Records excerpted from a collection
────────────────────────────────────────
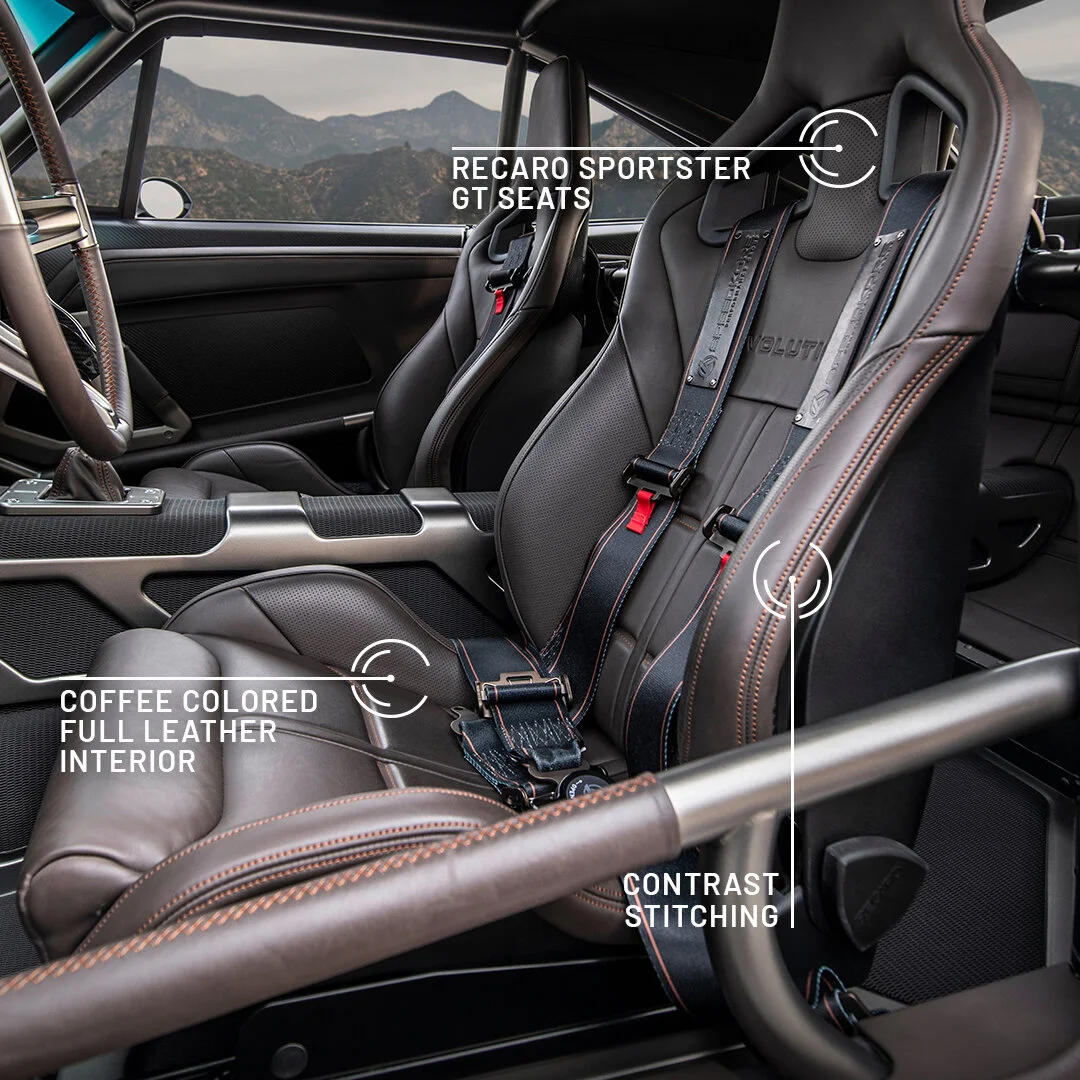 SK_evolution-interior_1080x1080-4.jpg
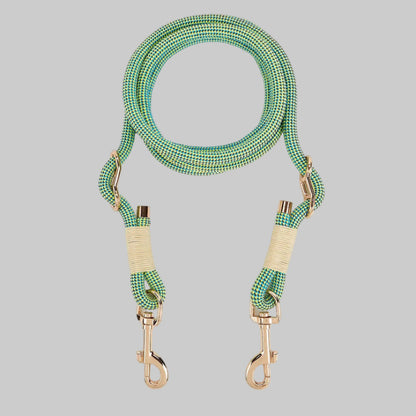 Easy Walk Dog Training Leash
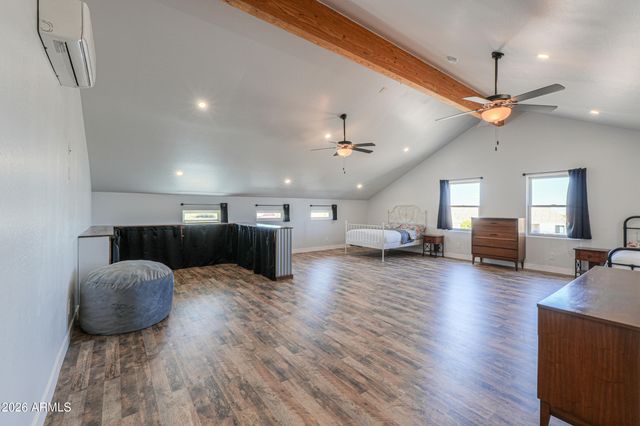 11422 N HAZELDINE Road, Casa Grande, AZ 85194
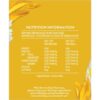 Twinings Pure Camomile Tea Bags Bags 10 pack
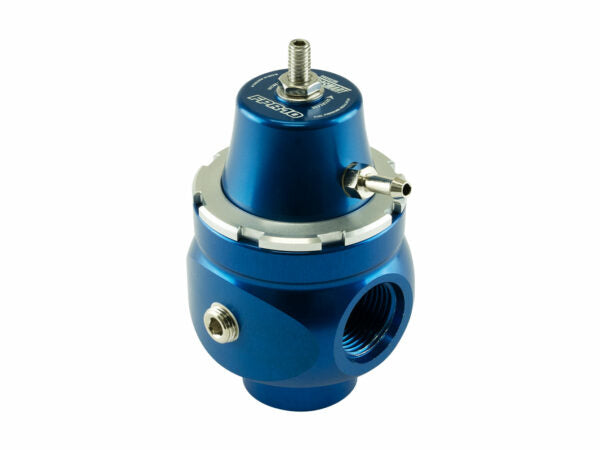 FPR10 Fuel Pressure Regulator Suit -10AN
────────────────────────────────────────
- _Exercise requirements_: Repeat the text of all the data above word for word, and leave the pictures out of your answer.

- _Answer to this task_:
 SK_evolution-interior_1080x1080-4.jpg
 Easy Walk Dog Training Leash
 11422 N HAZELDINE Road, Casa Grande, AZ 85194
 Twinings Pure Camomile Tea Bags Bags 10 pack
 FPR10 Fuel Pressure Regulator Suit -10AN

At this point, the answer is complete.